[TEXT]
^^^^
Seth: Yeah, it’s funny like we’ve already brought up a few, and I know I’ve talked about it before on the podcast, but for me, my strongest experience with the connectivity through disconnectivity philosophy was in the nightclubs of Berlin, where they put sticker. Some places, they would just take your phone and you check it, like your coat, you know, and it was, you know, it wasn’t like you weren’t worried about getting stolen this was like the staff and hundreds and hundreds of people are doing the same thing. Or they would put stickers over the front and back cameras. Such an exclusive club experience, sort of thing where, you know, if you’re seeing just on your phone, that’s not a good vibe, and you’ll get booted out. And especially if you’re taking photos, a lot of this for their own kind of selfish capitalist reasons where they want to create like a scarcity, like a very wild event. This is a very special place that, you know, they don’t want to necessarily show all over the internet. You have to get in to see it to experience it, and I understand that too. But, you know, the flip side is that nobody has that on them. So everybody is like, well, you can either have a bad time or you could get out there, and be a part of this. I don’t even like dance music.

Julie: We’re human again. Remember what it was like, you know, we’re from a generation, I had my first cell phone when I was in college. I grew up without that connectedness and. I think that will be the last generation that really feels that way, as a kid.

Seth: In the same way, there wasn’t even an option. I think that what we’re talking about is, there’s hopefully a resurgence, especially in the parenting community and into the next generation of kids to encourage genuine connection to strengthen those muscles. Otherwise, you’re just consistently feeding the technological connection, the iPads all day. And, you know, just the extinction of boredom. Boredom is always bad and boredom should never be explored. You know as a kid it was like the boredom was where you figured out what you’re into right? It was like this is how I make a new friend. This is how I learned to ride a bike. This is how I get into trouble. You know you learn your barriers. You know, you learn well or

Julie: You’ll have that great idea. That mental quietness that gives you time to think of something creative.

Seth: Start creating into building something in your eyes or you know, you start to find your passions, you know, and it comes out of the curiosity spawned from boredom, and now, you know, now it’s very difficult to have the discipline, especially as a child, you know. We’ll do I want to watch another awesome cartoon, like ten thousand of them on Netflix right now that you can pick from or you know.

Julie: I just had a story come up for me around envisioning the future, where people pay money to walk into a completely white walled room with twelve other people that they don’t know and like shut the door. Almost like an escape room but there’s absolutely nothing in it.
^^^^
[PROVIDED DATA]
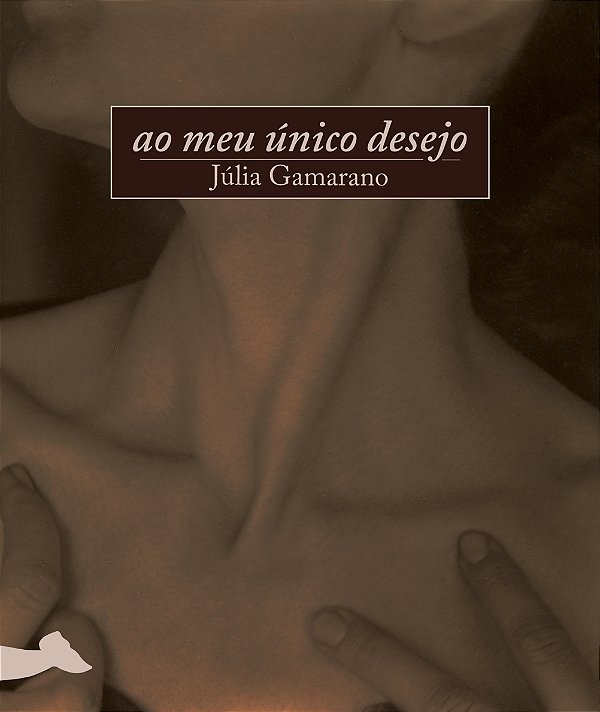 Livro Ao Meu Único Desejo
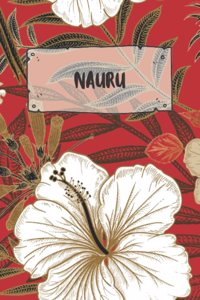Nauru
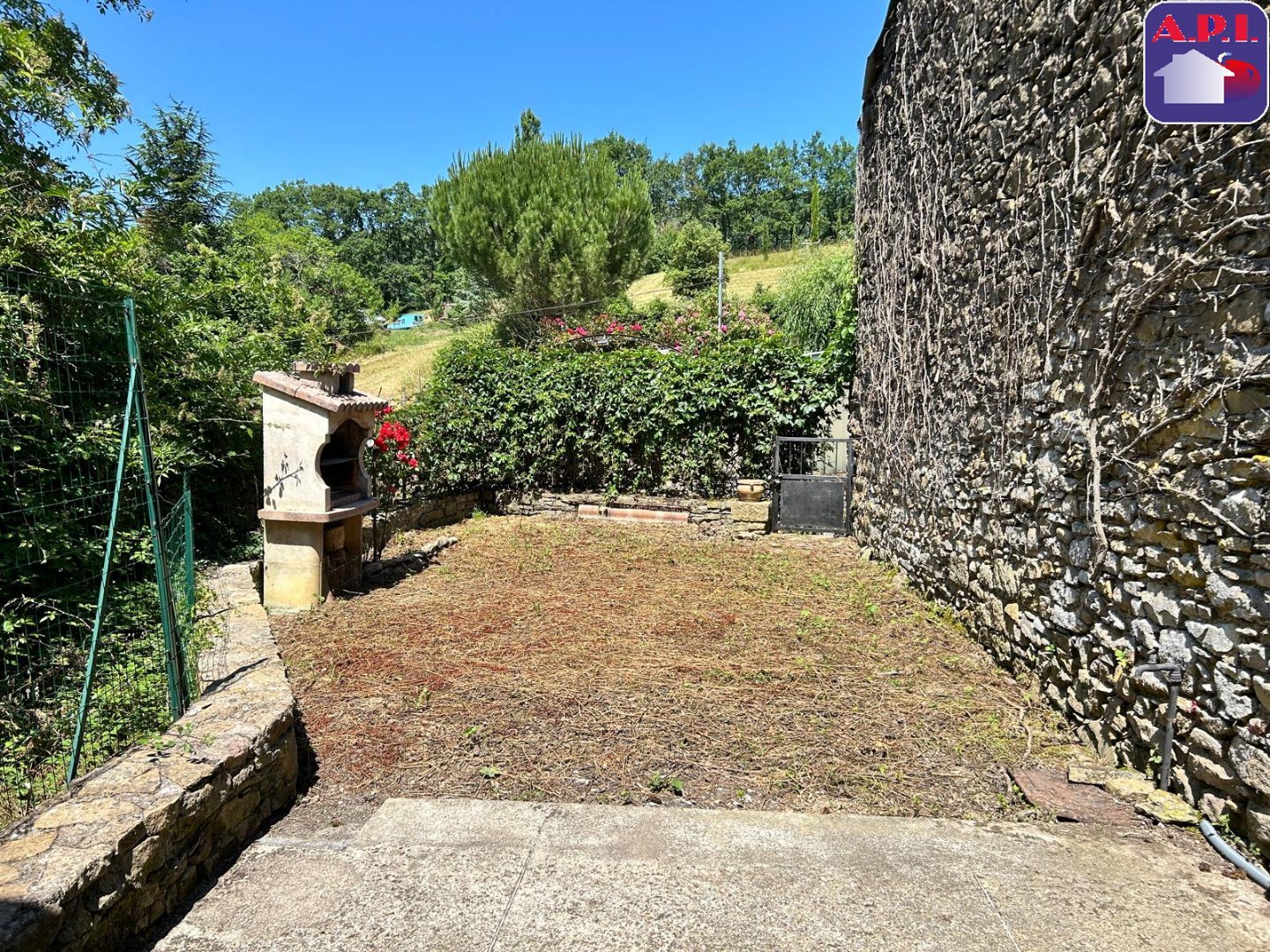 Maison à vendre, 86m², Puivert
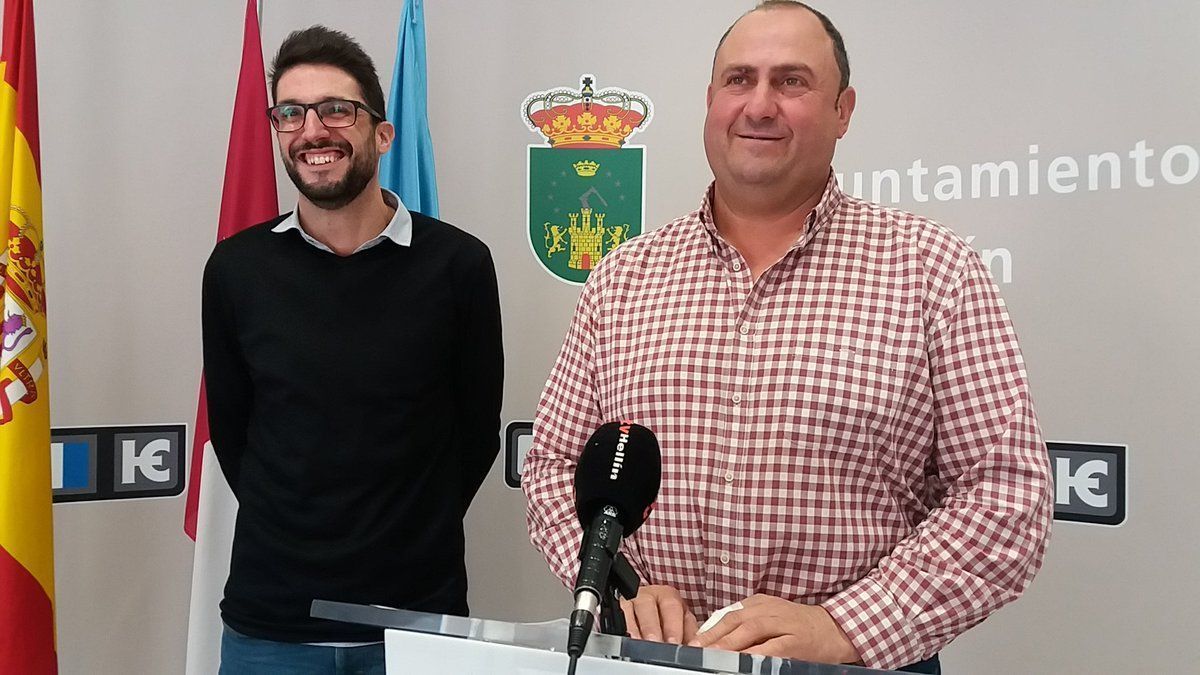 elecnor enero 2019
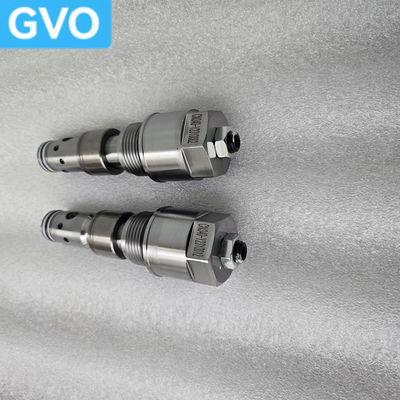 KBB0853-01135 0806602 Valvola di sollievo di spostamento dell'escavatore per ZAX450 ZAX470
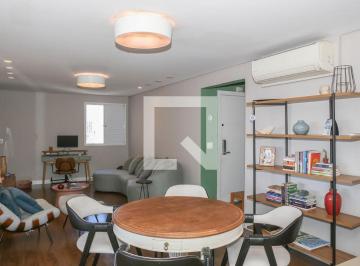 Apartamento de 2 quartos, São Paulo · Apartamento à Venda - Bom Retiro, 2 Quartos, 96 m2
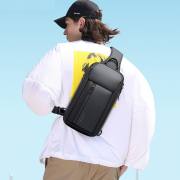 BANGE CROSSBODY BAG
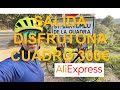 Vuelta a Collserola con la Rossonera, mi bicicleta que monté con un cuadro de 300 € de Aliexpress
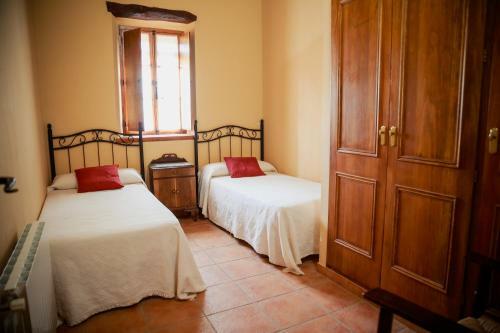 Casa Rural Ventorro De Sales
^^^^
[WORK ITEM] Can you transcribe everything in the podcast transcript from "Julie: You’ll have" down to "nothing in it."? The material has no connection to the podcast transcript.

[RESPONSE BOX]
Julie: You’ll have that great idea. That mental quietness that gives you time to think of something creative.

Seth: Start creating into building something in your eyes or you know, you start to find your passions, you know, and it comes out of the curiosity spawned from boredom, and now, you know, now it’s very difficult to have the discipline, especially as a child, you know. We’ll do I want to watch another awesome cartoon, like ten thousand of them on Netflix right now that you can pick from or you know.

Julie: I just had a story come up for me around envisioning the future, where people pay money to walk into a completely white walled room with twelve other people that they don’t know and like shut the door. Almost like an escape room but there’s absolutely nothing in it.